第7話 実技試験は繊細に

 実技試験は簡単だった筆記試験に比べ、非常にオレの興味をそそる。

 何せ他人の魔法行使を間近で見物できるのだ。興味ないワケなかろう。


「す、〈岩石弾ストーンバレット〉!」


 細々とした詠唱を終えた少年が、震える声で元素系統第一階梯〈岩石弾〉の魔法を発動する。

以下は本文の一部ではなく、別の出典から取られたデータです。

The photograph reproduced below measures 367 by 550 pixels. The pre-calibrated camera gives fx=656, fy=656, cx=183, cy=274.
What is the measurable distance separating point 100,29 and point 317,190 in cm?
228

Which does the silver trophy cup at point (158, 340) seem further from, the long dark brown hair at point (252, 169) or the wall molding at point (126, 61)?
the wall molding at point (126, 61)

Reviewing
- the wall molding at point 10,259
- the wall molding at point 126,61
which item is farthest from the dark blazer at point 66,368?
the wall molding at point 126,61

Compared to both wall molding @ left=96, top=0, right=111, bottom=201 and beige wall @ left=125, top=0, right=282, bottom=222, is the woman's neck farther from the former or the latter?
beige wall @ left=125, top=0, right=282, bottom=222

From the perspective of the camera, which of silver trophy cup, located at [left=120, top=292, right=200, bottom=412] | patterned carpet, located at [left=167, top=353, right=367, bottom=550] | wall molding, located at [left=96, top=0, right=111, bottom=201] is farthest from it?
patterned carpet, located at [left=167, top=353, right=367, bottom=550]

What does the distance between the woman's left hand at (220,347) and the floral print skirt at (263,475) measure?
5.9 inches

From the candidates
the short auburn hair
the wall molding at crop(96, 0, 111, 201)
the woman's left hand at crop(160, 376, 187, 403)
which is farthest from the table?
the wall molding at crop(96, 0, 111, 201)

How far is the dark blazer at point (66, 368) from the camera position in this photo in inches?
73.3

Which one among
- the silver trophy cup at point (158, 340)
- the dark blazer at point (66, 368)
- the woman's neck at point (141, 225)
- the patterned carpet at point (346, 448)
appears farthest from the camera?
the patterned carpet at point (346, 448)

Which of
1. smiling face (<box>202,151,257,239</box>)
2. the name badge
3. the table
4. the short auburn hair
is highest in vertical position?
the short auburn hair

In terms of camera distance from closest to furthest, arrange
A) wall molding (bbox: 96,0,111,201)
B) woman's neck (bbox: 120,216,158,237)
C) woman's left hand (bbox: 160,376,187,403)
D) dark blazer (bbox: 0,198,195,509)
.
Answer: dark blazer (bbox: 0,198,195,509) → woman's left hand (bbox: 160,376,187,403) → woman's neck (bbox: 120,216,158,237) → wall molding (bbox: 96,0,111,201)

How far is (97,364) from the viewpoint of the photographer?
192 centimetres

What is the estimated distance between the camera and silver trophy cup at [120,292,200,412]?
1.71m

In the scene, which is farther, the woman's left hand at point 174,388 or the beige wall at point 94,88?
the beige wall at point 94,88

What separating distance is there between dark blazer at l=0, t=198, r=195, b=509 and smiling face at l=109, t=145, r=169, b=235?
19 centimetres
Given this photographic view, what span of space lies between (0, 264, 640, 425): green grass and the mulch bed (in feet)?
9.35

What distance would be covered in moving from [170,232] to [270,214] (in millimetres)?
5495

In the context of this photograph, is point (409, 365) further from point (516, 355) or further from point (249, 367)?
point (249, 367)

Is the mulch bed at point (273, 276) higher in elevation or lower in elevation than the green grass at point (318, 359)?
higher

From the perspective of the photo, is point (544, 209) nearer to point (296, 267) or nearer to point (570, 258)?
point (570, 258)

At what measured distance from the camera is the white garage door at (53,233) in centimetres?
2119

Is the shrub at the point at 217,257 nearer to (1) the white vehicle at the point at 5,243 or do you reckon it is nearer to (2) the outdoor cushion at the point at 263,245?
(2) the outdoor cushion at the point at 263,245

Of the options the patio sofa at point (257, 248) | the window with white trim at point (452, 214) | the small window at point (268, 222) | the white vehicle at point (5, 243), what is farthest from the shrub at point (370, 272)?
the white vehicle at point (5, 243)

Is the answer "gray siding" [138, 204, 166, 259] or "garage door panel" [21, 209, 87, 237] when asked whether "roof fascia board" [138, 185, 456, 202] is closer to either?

 無数の小さな石の欠片が、大量に鋭く案山子に殺到した。ドタドタと、大雨の時の屋根より酷い音を立てて案山子を石が掠めていく。


「おおー」


 中々な光景にオレは小さく簡単を漏らす。


 魔法自体はオレも使えるモンだが、他人のソレを見るとなるとやはり違う。

 歩き方や話し方に個人の癖が出るように、魔法にも特徴が出るのだ。

 それを見て、自分やイリスのソレと比べているだけでも楽しいし有意義である。


「よし、次は受験番号38番、ミトラ・ヴァルナーク!」


 そんなこんなでオレの番が到来。

 呼ばれたオレは反射的に尻尾をピンと張って、それをニヤニヤしたイリスに小突かれてムカつきつつ、前へ出る。


「はーい」


「では、魔法技能を見せてもらう。最低二種類が条件だ」


 改めて説明を受けて、オレはしっかりと頷く。

 アドン試験官から視線を逸らし、正面の案山子をガッチリと見据え、一つ深呼吸。

 気持ちを整えて、魔力を練り上げる。


「んじゃあ、いきます」


 軽く宣言してオレは剣指を結んで案山子に突きつける。


「――〈火線ファイアボルト〉」


 そして突きつけた瞬間に、魔法を発動――燃え盛る炎の矢が飛翔し案山子に突き刺さる。ゴウ、と音を立てて藁束が焦げた。


「……ほう」


 アドン試験官は、そう軽く声を漏らした。

 よし、手応えありだ。


「じゃあ次行きます。――〈召喚サモン眷属ファミリア〉」


 更に素早く次の魔法を発動する。

 所謂、召喚魔法と呼ばれる呪文だ。〈召喚・眷属〉の魔法は、自分の意志や特性を投影した、使い捨ての使い魔を造り呼び出す呪文である。

 

 空中に出現した魔法陣から、のっぺりとした影のような小さな黒猫が現れ、オレの頭に乗っかる。


「何その魔法、かわいいー」


 後ろのイリスがそんな声を飛ばしてくるが、オレは努めて無視する。

 試験官アドンに見せるように、頭の上に乗った黒猫を指で突くと、猫はオレの肩に乗り移ってくる。


「ほう、即席の使い魔召喚か」


 アドン試験官が中々興味深そうに言ってくれるので、合格への自信が沸き立ってくる。


「十分だ。次」


 アドン試験官はそういって試験を終わりにする。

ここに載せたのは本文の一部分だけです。